As you can see in the image above, my approach in post has been to ‘thicken up’ my image with the intent of enhancing the highlight details in the egret’s wings. I also wanted to create a bit more contrast with a slightly darker background. This was done by reducing the slider settings for Highlights and Black, and increasing the White slider setting. The image still needs a bit more definition and is a bit too dark to be considered finished.
Let’s have a look at the photograph after a bit of structure was applied in Viveza 2, a bit of Brightness was added in CS6, and the image was cropped to 4500 pixels on the width, then resized for web use.
If you click on the images in this article and compare progressive steps, you’ll be able to see how the various adjustments used impacted the image.
Again, these adjustments happen to be in the software that I prefer to use. You may need to determine what similar adjustments are provided in your software of choice. Including computer processing time this image took under 4 minutes to process. That was a bit longer than is typical as I did some spot healing in CS6 to remove some small, distracting white blobs on the surface of the water. These were likely out-of-focus floating bird feathers.

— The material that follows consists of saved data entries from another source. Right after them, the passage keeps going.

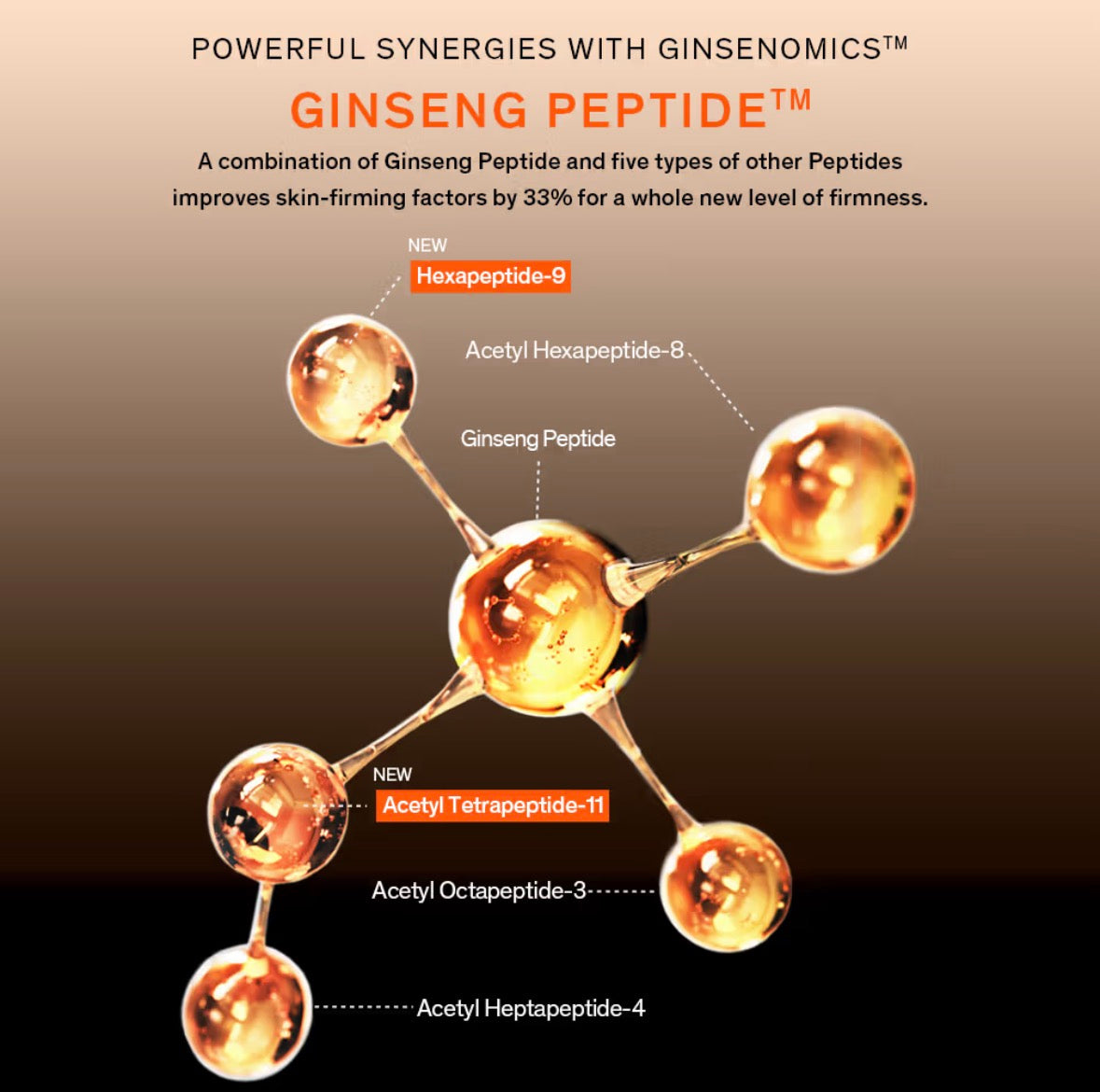 POWERFUL SYNERGIES WITH GINSENOMICS™

GINSENG PEPTIDE™

A combination of Ginseng Peptide and five types of other Peptides improves skin-firming factors by 33% for a whole new level of firmness.

NEW
Hexapeptide-9

Acetyl Hexapeptide-8

Ginseng Peptide

NEW
Acetyl Tetrapeptide-11

Acetyl Octapeptide-3

Acetyl Heptapeptide-4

As is the case with all photographs, when working with a white bird image in post, it is important to develop a game plan before we start making any adjustments. For this specific subject matter it often involves working with the highlight details and with other adjustments that can enhance edge acuity and add some contrast to our image.
All photographs were captured hand-held in available light using Nikon 1 gear as noted in the article. All images were produced from RAW files using my standard process of DxO PhotoLab, CS6 and the Nik Collection.